AUX MOTIFS QUE M. VO... a été licencié pour cause réelle et sérieuse, et non pour faute grave contrairement du reste à ce que concluent les parties, par courrier du 22 septembre 2016 aux motifs suivants : - refus du management de son supérieur hiérarchique Madame A... qui se plaint de son comportement, - manque d'implication et utilisation de son temps de travail pour se consacrer à des occupations personnelles, -attitude irrespectueuse et malveillante à l'égard de ses collègues de travail en tenant des propos homophobes et racistes, volonté de créer la zizanie au sein de la communauté de travail et comportement générateur d'une ambiance délétère. La réalité de ces faits est rapportée par les témoignages qui précèdent. En outre, Madame FC... précise : « L... ne s'entendait pas avec lui. Il l'a agressé verbalement. L... parlait de CR... G... en termes inadmissibles (Ex : Pd / Tapette). » Cette dernière ajoute que le qualificatif de « l'autre PD » ou de « la tapette » était utilisé à l'égard de Monsieur O... U.... Elle relate encore que « Depuis quelques mois, L... prend toujours FR... X..., prestataire de service extérieurs à Volvic, avec lequel il s'entend pourtant bien. Sur le ton de la plaisanterie, il ne manque jamais une occasion de lui dire qu'il ne fait rien, que c'est un « branleur » et cela surtout quand il y a d 'autres personnes autour pour écouter ». M. G... rapporte les propos tenus par M. VO... à l'adresse de certains de ses collègues : "t'es qu'une merde de toute façon" (à l'adresse de M. X...), "ces sales arabes"

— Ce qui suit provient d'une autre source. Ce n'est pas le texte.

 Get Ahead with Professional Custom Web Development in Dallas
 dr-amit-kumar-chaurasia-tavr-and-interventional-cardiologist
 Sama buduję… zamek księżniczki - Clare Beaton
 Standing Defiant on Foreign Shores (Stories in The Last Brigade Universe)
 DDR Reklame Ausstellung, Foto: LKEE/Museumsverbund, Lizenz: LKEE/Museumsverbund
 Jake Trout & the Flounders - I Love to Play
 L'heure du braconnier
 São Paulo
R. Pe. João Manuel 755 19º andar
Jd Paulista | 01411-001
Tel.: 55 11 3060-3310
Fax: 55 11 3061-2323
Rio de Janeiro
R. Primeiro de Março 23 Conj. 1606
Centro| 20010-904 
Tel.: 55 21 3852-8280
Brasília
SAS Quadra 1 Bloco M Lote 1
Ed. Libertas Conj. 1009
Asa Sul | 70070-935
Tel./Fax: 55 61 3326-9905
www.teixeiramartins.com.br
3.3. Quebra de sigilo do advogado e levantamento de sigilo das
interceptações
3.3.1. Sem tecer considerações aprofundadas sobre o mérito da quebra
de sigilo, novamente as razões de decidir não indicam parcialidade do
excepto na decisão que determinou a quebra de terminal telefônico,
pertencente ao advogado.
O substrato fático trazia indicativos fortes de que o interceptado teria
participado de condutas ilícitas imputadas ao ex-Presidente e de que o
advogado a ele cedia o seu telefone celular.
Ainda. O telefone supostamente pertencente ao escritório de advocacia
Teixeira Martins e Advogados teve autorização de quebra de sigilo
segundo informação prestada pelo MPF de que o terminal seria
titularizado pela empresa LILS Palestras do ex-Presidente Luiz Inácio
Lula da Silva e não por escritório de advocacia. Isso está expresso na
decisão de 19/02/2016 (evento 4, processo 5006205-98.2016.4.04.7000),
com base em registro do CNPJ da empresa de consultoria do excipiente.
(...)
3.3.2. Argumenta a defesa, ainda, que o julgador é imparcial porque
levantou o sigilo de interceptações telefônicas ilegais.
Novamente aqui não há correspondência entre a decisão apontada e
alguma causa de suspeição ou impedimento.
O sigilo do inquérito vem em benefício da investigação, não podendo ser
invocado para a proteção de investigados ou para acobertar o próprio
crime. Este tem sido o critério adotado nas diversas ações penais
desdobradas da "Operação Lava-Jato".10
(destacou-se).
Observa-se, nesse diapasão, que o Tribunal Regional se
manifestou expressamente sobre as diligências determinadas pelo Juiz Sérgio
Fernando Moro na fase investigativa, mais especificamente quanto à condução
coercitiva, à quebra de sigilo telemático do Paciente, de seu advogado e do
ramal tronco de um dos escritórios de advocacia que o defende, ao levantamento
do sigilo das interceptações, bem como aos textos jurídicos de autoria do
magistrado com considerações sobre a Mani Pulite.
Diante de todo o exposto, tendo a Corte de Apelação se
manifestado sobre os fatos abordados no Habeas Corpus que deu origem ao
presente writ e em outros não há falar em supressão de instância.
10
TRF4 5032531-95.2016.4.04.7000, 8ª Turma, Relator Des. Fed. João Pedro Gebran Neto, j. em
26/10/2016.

Madame B... précise que : « Globalement, L... tenait et tient toujours des discours insultants sur les personnes d'origine étrangère (arabes, juifs...), les homosexuels, les femmes et mêmes ses collègues ! ». Madame A... dans un courriel à Madame SN... relatait: « Pour une mission «exceptionnelle » de rangement / nettoyage, j'avais fait appel à deux jeunes de MERCI PLUS (mission qu'il aurait été impossible de demander à L... sans qu 'il ne brandisse immédiatement la « menace » du Rouge / Vert !). L... a estimé qu 'ils étaient « bons à rien » et que j'aurais mieux fait de prendre « deux chiens à la SPA pour le même résultat. » Madame SN... témoigne que le 30 juillet 2016, lors de sa pause déjeuner avec ses collègues M. VO... avait tenu des propos d'une extrême violence contre "la communauté arabe et musulmane en disant que c'était pas des personnes et que l'on devait les tuer. Il a même comparé cela aux camps de concentration en disant qu'on devait leur faire subir bien pire car ce n 'était rien pour eux, et cela pendant une quinzaine de minutes.'1''. Eu égard à ce qui précède, le licenciement prononcé à l'encontre de M. VO... pour cause réelle et sérieuse, tenant compte des avertissements antérieurs non contestés (cf rappel à l'ordre du 10 juillet 2015 pour des propos irrespectueux à l'égard d'un partenaire) mais également de l'ancienneté du salarié, apparaît parfaitement fondé et justifié, de tels agissements étant de nature à compromettre la qualité des relations professionnelles au sein de la communauté de travail utile à la bonne marche de l'entreprise et à dégrader les conditions de travail des autres salariés et de Madame A... en particulier.
ALORS QUE la cassation à intervenir sur le premier moyen de cassation emportera la censure de l'arrêt par voie de conséquence en ce qu'il a dit le licenciement fondé sur une cause réelle et sérieuse et ce, en application de l'article 624 du code de procédure civile.